The Southern Poverty Law Center calls ACT! for America an anti-Muslim hate group.
Many in Rutland, however, including Chioffi, bristle at the notion that opposition to refugee resettlement was xenophobic or racist.
Randal Smathers, the former editor of the Rutland Herald, thinks that's too simplistic and not accurate.
"There are certainly racists among us and that's true anywhere," Smathers said. "But I think a lot of people choose to live in rural corners of America, places like Rutland, because they're not crazy about change. When you say, 'We're going to bring in hundreds of people from the far side of the world, and you're just gonna have to learn to live with it,' I think for a lot of those people, they had a really honest response that said, 'I'm not comfortable with that.'”
But Tabitha Moore, the Rutland Area NAACP president, said she’d like people to take a long, honest look at that discomfort.
“We need to ask ourselves some tough questions, like what is it about this change that's so unsettling for you?” she said. “Yeah, it's really easy to not accept change here. Let's work on that, because Vermont has to change. The city’s demographics are proof."
The same year Moore started the local NAACP chapter, students at Rutland High School formed the New Neighbors Club to welcome Syrian refugees. Even after the resettlement stopped, the students decided to keep meeting.
Now the New Neighbors Club tackles a variety of social justice issues. On a recent Friday afternoon, about twenty students met in Jennie Gartner’s social studies classroom. Hunter Postemski, 17, was among them, and he said he got involved right at the end of the resettlement period.
“I had come from a really small school," he said. "I have used New Neighbors to try and see some of these new perspectives."

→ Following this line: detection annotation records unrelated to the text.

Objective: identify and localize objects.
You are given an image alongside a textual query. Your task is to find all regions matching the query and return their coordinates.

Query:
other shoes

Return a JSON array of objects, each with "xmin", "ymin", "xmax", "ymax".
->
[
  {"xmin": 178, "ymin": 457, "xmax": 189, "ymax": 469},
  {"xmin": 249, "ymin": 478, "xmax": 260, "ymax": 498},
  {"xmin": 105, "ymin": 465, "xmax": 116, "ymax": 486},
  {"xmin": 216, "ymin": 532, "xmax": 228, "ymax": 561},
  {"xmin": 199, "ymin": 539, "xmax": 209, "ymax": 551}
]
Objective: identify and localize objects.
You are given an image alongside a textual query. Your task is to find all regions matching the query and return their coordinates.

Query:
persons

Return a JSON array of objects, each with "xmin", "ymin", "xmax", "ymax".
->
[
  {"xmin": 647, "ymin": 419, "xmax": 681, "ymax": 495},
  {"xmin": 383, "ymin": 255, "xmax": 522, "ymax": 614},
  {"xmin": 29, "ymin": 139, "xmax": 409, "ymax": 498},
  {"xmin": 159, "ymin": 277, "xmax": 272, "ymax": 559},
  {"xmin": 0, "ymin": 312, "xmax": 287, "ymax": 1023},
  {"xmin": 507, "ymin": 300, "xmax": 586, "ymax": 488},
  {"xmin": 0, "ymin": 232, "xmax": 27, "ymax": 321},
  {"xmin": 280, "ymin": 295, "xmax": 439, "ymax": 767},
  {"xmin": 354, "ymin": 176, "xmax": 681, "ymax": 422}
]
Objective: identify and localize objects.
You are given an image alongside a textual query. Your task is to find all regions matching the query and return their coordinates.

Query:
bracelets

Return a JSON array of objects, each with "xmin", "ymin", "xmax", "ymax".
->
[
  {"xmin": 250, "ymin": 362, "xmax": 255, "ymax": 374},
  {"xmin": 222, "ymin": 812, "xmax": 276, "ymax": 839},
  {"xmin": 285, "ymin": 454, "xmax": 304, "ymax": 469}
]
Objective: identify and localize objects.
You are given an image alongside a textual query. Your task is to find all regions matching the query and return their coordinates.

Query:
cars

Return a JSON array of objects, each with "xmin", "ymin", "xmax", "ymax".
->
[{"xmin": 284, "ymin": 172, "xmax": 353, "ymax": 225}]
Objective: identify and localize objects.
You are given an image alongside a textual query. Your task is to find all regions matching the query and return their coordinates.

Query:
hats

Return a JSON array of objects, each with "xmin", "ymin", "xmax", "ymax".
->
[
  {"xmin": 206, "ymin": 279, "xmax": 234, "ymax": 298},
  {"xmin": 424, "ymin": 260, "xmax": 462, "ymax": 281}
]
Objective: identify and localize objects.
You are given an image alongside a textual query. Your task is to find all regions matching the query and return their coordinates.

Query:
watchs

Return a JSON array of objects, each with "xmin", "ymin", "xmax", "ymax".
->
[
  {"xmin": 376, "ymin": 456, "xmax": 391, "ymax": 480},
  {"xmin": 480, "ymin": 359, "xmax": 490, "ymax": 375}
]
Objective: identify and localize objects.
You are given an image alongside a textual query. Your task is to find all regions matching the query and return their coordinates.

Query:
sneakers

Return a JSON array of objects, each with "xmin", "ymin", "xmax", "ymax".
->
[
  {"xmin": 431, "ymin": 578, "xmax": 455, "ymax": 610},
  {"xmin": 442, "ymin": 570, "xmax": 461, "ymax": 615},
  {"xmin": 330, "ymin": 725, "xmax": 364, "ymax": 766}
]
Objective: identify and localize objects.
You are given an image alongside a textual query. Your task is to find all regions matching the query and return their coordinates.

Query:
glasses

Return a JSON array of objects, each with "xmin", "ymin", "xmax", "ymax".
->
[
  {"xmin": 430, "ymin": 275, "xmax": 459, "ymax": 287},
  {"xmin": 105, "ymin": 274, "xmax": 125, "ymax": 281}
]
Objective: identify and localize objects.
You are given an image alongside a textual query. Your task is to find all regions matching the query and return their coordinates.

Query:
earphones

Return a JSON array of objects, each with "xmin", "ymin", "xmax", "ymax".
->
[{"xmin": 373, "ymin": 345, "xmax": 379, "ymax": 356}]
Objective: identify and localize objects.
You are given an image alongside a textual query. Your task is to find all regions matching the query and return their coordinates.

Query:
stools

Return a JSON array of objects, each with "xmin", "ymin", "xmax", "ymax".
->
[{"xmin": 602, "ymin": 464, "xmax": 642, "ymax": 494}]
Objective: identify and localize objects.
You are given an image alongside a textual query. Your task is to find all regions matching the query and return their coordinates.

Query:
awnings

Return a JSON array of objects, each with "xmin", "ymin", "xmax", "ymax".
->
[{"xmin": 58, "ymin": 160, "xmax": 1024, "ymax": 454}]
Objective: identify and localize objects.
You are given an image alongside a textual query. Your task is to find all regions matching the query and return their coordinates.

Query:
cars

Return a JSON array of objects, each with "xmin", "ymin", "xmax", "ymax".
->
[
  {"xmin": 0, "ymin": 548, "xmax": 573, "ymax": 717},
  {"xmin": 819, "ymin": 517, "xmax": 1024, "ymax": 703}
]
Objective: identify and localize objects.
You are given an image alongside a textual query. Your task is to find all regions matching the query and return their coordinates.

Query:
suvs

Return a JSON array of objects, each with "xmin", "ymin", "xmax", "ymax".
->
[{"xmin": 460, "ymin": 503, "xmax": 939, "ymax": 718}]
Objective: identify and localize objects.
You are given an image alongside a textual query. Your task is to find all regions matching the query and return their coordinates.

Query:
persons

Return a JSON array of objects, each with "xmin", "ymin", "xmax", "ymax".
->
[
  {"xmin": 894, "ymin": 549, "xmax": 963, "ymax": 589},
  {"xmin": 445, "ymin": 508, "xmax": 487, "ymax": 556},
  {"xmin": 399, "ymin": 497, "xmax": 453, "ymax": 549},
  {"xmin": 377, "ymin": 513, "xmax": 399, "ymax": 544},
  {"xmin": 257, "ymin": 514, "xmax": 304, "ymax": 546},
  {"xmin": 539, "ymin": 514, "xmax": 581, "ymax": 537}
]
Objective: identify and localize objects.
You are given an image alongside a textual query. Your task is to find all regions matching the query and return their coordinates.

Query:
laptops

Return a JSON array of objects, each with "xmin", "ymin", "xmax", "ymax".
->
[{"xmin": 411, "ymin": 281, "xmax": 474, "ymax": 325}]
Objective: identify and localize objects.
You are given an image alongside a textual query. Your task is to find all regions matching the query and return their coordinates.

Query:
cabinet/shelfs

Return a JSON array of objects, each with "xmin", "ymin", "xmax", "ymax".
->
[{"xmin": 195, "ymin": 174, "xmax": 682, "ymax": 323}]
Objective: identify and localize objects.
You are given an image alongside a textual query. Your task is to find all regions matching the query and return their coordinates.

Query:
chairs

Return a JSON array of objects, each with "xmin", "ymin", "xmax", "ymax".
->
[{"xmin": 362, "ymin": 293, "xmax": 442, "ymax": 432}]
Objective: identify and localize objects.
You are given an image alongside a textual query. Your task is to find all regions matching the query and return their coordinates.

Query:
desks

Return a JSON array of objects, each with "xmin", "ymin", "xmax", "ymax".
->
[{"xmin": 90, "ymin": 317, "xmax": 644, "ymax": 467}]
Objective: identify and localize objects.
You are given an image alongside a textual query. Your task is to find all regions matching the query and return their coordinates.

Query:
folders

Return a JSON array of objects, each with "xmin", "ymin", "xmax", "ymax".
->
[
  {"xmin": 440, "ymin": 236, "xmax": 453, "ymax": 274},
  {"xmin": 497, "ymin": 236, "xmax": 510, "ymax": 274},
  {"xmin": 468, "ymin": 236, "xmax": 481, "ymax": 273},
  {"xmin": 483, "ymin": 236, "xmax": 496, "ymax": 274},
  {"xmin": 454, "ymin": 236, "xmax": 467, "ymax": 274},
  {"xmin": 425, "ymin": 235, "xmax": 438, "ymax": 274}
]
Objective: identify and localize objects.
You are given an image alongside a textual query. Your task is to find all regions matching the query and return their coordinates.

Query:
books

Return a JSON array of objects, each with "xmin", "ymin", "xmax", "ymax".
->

Ana Aguilar moved to Rutland from Mexico seven years ago. The 17-year-old said she joined the club after members got school officials to fly a Black Lives Matter flag last year.
“Even just now, even the first meeting, we already started discussing stuff about how we can fix LGBTQ [inequality], and how we can fix environmental things," Aguilar said. “It’s pretty cool to be involved in something that's so important."
Three years into all this — the refugee resettlement debate, the new advocacy groups, the political shifts — Rutland continues to struggle with the problem that sparked this whole controversy in the first place.
Former Mayor Christopher Louras wanted to bring in refugees to help reverse the city’s shrinking population. And that problem hasn’t gone away according to William Notte, a former city alderman who now serves in the state legislature.
“We say we want more people, we need to grow the grand list, we need to fill our houses, 'Oh, but a certain type of people,'" he said. "And that is a stumbling block that will trip up Rutland and communities like us for as long as we allow it to.”
A number of city officials who argued against resettlement, citing cost concerns, are the same city officials who approved in 2016 spending $100,000 over two years on a marketing campaign to lure new residents to the area.
The board of aldermen approved another $32,000 to continue those efforts, which so far have attracted 22 new families to the region.